**Kutipan**:
Perkembangan selanjutnya berkaitan dengan kognitif adalah bagaimana mengelola
atau mengatur kemampuan kognitif tersebut dalam merespon situasi atau
permasalahan. Tentunya, aspek-aspek kognitif tidak dapat berjalan sendiri
secara terpisah tetapi perlu dikendalikan atau diatur sehingga jika seseorang
akan menggunakan kemampuan kognitifnya maka perlu kemampuan untuk menentukan
dan pengatur aktivitas kognitif apa yang akan digunakan. Oleh karena itu,
sesorang harus memiliki kesadaran tentang kemampuan berpikirnya sendiri serta
mampu untuk mengaturnya. Para ahli mengatakan kemampuan ini disebut dengan
metakognitif.
Saat ini, kajian
tentang metakognitif telah berkembang bahkan telah diterapkan dalam
pembelajaran seperti matamatika dan bahasa. Misalnya, dalam memecahkan masalah
matematika, siswa perlu memiliki kemampuan metakognitif untuk mengatur strategi
pemecahan masalah, sedangkan dalam pembelajaran bahasa adalah siswa harus
memiliki kemampuan metakognitif dalam membaca buku.
B.
Pengertian Kemampuan
Metakognitif
Metakognisi berarti
apa yang kita ketahui tentang apa yang diketahui menurut Halpern dalam Setyono
(2008). Metakognisi merupakan refleksi terhadap pikiran, berfikir terhadap
pikirannya sendiri menurut Janssens & de Klein dalam Setyono (2008).
Menurut Flavell dalam Setyono (2008), disebut metakognisi karena makna intinya
adalah “cognition about cognition” atau berfikir terhadap proses berfikirnya
sendiri. Metakognisi mencakup pengetahuan dan aktivitas kognitif yang
menjadikan aktivitas kognitif itu sebagai objeknya. Metakognisi berarti
pengetahuan seseorang tentang proses kognitif dirinya sendiri dan hal-hal yang
berhubungan dengannya, seperti pengetahuan tentang informasi dan data yang
relevan. Flavell mengemukakan konsep tentang kemampuan metakognitif sebagai
pengetahuan metakognitif (metacognitive knowledge) dan pengalaman metakognitif
(metacognitive experience).
Menurut Suherman
et.al. (2001 : 95), metakognitif adalah suatu kata yang berkaitan dengan apa
yang diketahui tentang dirinya sebagai individu yang belajar dan bagaimana dia
mengontrol serta menyesuaikan prilakunya. Seseorang perlu menyadari kekurangan
dan kelebihan yang dimilikinya. Metakognitif adalah suatu bentuk kemampuan
untuk melihat pada diri sendiri sehingga apa yang dia lakukan dapat terkontrol
secara optimal. Dengan kemampuan seperti ini seseorang dimungkinkan memiliki kemampuan
tinggi dalam memecahkan masalah, sebab dalam setiap langkah yang dia kerjakan
senantiasa muncul pertanyaan : “Apa yang saya kerjakan ?”; “Mengapa saya
mengerjakan ini?”; “Hal apa yang membantu saya untuk menyelesaikan masalah
ini?”.

**Tujuan Anda**:
Salin ulang bagian kutipan tentang metakognitif mulai dari "Perkembangan selanjutnya berkaitan" sampai dengan "metakognitif.", dengan mengganti "kesadaran" menjadi "pemahaman". Baris-baris berikut merupakan bahan tersendiri yang terpisah dari kutipan di atas.

[Catatan anotasi kontur]
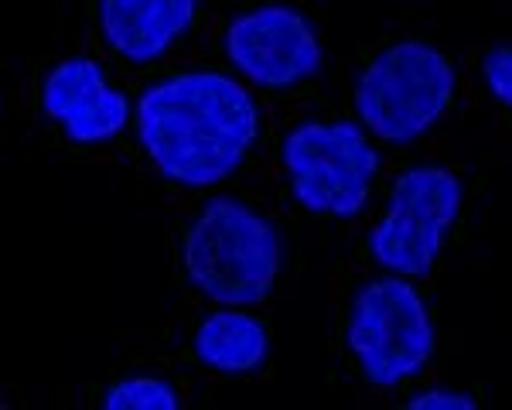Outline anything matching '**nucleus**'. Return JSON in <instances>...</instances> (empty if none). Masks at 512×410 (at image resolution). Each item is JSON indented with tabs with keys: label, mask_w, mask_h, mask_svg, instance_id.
<instances>
[{
	"label": "nucleus",
	"mask_w": 512,
	"mask_h": 410,
	"mask_svg": "<svg viewBox=\"0 0 512 410\" xmlns=\"http://www.w3.org/2000/svg\"><path fill=\"white\" fill-rule=\"evenodd\" d=\"M137 144L164 182L216 188L233 178L260 141L250 82L219 69H185L140 89Z\"/></svg>",
	"instance_id": "1"
},
{
	"label": "nucleus",
	"mask_w": 512,
	"mask_h": 410,
	"mask_svg": "<svg viewBox=\"0 0 512 410\" xmlns=\"http://www.w3.org/2000/svg\"><path fill=\"white\" fill-rule=\"evenodd\" d=\"M181 270L212 305L253 308L280 281L284 236L267 212L239 195H212L181 240Z\"/></svg>",
	"instance_id": "2"
},
{
	"label": "nucleus",
	"mask_w": 512,
	"mask_h": 410,
	"mask_svg": "<svg viewBox=\"0 0 512 410\" xmlns=\"http://www.w3.org/2000/svg\"><path fill=\"white\" fill-rule=\"evenodd\" d=\"M458 89L448 55L424 38L386 45L355 79V120L383 144L407 147L441 123Z\"/></svg>",
	"instance_id": "3"
},
{
	"label": "nucleus",
	"mask_w": 512,
	"mask_h": 410,
	"mask_svg": "<svg viewBox=\"0 0 512 410\" xmlns=\"http://www.w3.org/2000/svg\"><path fill=\"white\" fill-rule=\"evenodd\" d=\"M437 346V325L414 277L383 270L359 284L345 315V349L373 387H400L427 369Z\"/></svg>",
	"instance_id": "4"
},
{
	"label": "nucleus",
	"mask_w": 512,
	"mask_h": 410,
	"mask_svg": "<svg viewBox=\"0 0 512 410\" xmlns=\"http://www.w3.org/2000/svg\"><path fill=\"white\" fill-rule=\"evenodd\" d=\"M359 120H304L280 141L291 199L311 216H362L379 175V151Z\"/></svg>",
	"instance_id": "5"
},
{
	"label": "nucleus",
	"mask_w": 512,
	"mask_h": 410,
	"mask_svg": "<svg viewBox=\"0 0 512 410\" xmlns=\"http://www.w3.org/2000/svg\"><path fill=\"white\" fill-rule=\"evenodd\" d=\"M465 185L448 164H414L390 185L383 219L369 229L366 250L379 270L431 277L454 223L461 219Z\"/></svg>",
	"instance_id": "6"
},
{
	"label": "nucleus",
	"mask_w": 512,
	"mask_h": 410,
	"mask_svg": "<svg viewBox=\"0 0 512 410\" xmlns=\"http://www.w3.org/2000/svg\"><path fill=\"white\" fill-rule=\"evenodd\" d=\"M229 69L256 89H294L325 65V41L315 18L287 0L246 7L222 31Z\"/></svg>",
	"instance_id": "7"
},
{
	"label": "nucleus",
	"mask_w": 512,
	"mask_h": 410,
	"mask_svg": "<svg viewBox=\"0 0 512 410\" xmlns=\"http://www.w3.org/2000/svg\"><path fill=\"white\" fill-rule=\"evenodd\" d=\"M38 103L48 123L76 147H99L117 141L134 123L137 103L113 86L103 62L89 55H65L41 76Z\"/></svg>",
	"instance_id": "8"
},
{
	"label": "nucleus",
	"mask_w": 512,
	"mask_h": 410,
	"mask_svg": "<svg viewBox=\"0 0 512 410\" xmlns=\"http://www.w3.org/2000/svg\"><path fill=\"white\" fill-rule=\"evenodd\" d=\"M202 0H96L106 48L130 65L164 59L195 28Z\"/></svg>",
	"instance_id": "9"
},
{
	"label": "nucleus",
	"mask_w": 512,
	"mask_h": 410,
	"mask_svg": "<svg viewBox=\"0 0 512 410\" xmlns=\"http://www.w3.org/2000/svg\"><path fill=\"white\" fill-rule=\"evenodd\" d=\"M192 352L219 376H253L270 359V332L246 308L219 305L195 325Z\"/></svg>",
	"instance_id": "10"
},
{
	"label": "nucleus",
	"mask_w": 512,
	"mask_h": 410,
	"mask_svg": "<svg viewBox=\"0 0 512 410\" xmlns=\"http://www.w3.org/2000/svg\"><path fill=\"white\" fill-rule=\"evenodd\" d=\"M103 410H178L181 397L175 383H168L164 376L151 373H134L123 380L110 383L99 397Z\"/></svg>",
	"instance_id": "11"
},
{
	"label": "nucleus",
	"mask_w": 512,
	"mask_h": 410,
	"mask_svg": "<svg viewBox=\"0 0 512 410\" xmlns=\"http://www.w3.org/2000/svg\"><path fill=\"white\" fill-rule=\"evenodd\" d=\"M482 82L492 100L512 113V45H495L482 55Z\"/></svg>",
	"instance_id": "12"
},
{
	"label": "nucleus",
	"mask_w": 512,
	"mask_h": 410,
	"mask_svg": "<svg viewBox=\"0 0 512 410\" xmlns=\"http://www.w3.org/2000/svg\"><path fill=\"white\" fill-rule=\"evenodd\" d=\"M478 400L472 397L468 390H458V387H424V390H414L407 400V410H475Z\"/></svg>",
	"instance_id": "13"
}]
</instances>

**Hasil Lengkap**:
Perkembangan selanjutnya berkaitan dengan kognitif adalah bagaimana mengelola
atau mengatur kemampuan kognitif tersebut dalam merespon situasi atau
permasalahan. Tentunya, aspek-aspek kognitif tidak dapat berjalan sendiri
secara terpisah tetapi perlu dikendalikan atau diatur sehingga jika seseorang
akan menggunakan kemampuan kognitifnya maka perlu kemampuan untuk menentukan
dan pengatur aktivitas kognitif apa yang akan digunakan. Oleh karena itu,
sesorang harus memiliki pemahaman tentang kemampuan berpikirnya sendiri serta
mampu untuk mengaturnya. Para ahli mengatakan kemampuan ini disebut dengan
metakognitif.